** Opening RECORDS FOR THIS TASK block **
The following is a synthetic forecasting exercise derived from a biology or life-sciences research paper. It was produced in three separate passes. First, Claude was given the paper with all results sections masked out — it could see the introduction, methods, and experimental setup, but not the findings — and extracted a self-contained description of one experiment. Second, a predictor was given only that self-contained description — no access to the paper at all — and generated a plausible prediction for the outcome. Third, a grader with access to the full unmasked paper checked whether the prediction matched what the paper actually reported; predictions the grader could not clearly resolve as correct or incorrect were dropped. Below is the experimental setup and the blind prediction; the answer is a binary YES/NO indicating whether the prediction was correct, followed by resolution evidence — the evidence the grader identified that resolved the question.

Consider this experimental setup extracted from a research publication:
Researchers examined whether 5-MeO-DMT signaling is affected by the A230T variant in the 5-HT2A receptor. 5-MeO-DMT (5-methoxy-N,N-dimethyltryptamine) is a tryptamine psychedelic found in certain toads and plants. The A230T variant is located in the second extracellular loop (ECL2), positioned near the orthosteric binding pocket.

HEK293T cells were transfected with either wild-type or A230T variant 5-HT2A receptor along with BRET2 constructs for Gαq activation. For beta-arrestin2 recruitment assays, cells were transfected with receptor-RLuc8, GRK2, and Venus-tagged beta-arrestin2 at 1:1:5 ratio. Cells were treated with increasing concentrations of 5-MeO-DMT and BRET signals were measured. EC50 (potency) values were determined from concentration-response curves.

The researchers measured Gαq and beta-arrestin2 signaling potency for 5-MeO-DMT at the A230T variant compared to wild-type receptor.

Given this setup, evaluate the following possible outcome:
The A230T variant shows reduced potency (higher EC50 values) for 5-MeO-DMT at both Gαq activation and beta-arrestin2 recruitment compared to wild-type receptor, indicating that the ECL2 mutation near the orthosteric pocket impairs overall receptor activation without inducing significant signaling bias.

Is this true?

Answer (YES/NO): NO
** Closing RECORDS FOR THIS TASK block **
** Opening RECORDS FOR THIS TASK block **
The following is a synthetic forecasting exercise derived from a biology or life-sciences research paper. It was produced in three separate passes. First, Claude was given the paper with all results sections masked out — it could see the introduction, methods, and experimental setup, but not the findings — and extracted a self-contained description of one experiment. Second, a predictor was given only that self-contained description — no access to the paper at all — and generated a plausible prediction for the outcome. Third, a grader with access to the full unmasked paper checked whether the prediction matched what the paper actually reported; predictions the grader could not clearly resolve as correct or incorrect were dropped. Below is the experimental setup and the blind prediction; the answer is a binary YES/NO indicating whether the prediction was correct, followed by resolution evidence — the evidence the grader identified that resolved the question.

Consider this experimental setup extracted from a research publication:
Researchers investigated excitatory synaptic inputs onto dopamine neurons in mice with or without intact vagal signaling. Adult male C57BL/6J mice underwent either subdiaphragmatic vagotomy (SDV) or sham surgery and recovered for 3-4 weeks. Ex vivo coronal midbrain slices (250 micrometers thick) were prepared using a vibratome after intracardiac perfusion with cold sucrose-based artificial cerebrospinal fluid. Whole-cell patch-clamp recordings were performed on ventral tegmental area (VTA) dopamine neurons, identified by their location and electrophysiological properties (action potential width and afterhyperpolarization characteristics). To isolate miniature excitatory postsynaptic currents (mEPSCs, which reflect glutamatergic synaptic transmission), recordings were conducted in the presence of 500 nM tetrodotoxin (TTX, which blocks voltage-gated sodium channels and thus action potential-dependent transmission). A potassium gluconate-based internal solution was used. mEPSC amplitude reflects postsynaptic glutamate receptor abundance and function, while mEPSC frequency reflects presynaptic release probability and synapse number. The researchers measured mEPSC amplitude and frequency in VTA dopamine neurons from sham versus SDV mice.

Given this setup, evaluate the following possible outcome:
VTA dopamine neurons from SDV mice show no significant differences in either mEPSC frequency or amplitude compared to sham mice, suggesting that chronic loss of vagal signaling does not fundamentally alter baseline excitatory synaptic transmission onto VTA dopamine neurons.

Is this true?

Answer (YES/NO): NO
** Closing RECORDS FOR THIS TASK block **
** Opening RECORDS FOR THIS TASK block **
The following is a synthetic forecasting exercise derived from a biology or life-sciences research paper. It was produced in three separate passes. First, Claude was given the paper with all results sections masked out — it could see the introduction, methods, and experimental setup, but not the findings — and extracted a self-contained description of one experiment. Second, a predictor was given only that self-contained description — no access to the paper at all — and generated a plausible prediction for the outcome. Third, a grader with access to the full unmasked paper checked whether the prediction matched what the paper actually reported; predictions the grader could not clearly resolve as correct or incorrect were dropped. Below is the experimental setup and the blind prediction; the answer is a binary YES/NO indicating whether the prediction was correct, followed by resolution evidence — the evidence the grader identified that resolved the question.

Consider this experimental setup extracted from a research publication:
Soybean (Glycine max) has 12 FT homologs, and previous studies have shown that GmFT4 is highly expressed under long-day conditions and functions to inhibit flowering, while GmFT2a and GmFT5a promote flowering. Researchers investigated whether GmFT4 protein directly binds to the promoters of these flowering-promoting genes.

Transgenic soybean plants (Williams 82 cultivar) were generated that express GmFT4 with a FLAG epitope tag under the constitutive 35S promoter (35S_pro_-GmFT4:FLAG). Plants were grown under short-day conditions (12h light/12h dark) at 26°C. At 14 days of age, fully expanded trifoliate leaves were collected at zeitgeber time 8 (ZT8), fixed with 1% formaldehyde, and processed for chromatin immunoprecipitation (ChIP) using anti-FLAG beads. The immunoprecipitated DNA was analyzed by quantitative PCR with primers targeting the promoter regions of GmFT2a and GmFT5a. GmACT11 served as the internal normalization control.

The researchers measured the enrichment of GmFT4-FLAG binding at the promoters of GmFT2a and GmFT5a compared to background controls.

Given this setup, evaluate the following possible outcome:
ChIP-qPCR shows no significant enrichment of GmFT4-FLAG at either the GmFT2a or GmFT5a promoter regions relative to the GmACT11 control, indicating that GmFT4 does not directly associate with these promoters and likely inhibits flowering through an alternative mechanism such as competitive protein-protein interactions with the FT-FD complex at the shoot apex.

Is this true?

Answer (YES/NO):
** Closing RECORDS FOR THIS TASK block **
## WORK INSTRUCTIONS
From the records above, pull out every line containing the word "type".

## EXERCISE SOLUTION
HEK293T cells were transfected with either wild-type or A230T variant 5-HT2A receptor along with BRET2 constructs for Gαq activation. For beta-arrestin2 recruitment assays, cells were transfected with receptor-RLuc8, GRK2, and Venus-tagged beta-arrestin2 at 1:1:5 ratio. Cells were treated with increasing concentrations of 5-MeO-DMT and BRET signals were measured. EC50 (potency) values were determined from concentration-response curves.
The researchers measured Gαq and beta-arrestin2 signaling potency for 5-MeO-DMT at the A230T variant compared to wild-type receptor.
The A230T variant shows reduced potency (higher EC50 values) for 5-MeO-DMT at both Gαq activation and beta-arrestin2 recruitment compared to wild-type receptor, indicating that the ECL2 mutation near the orthosteric pocket impairs overall receptor activation without inducing significant signaling bias.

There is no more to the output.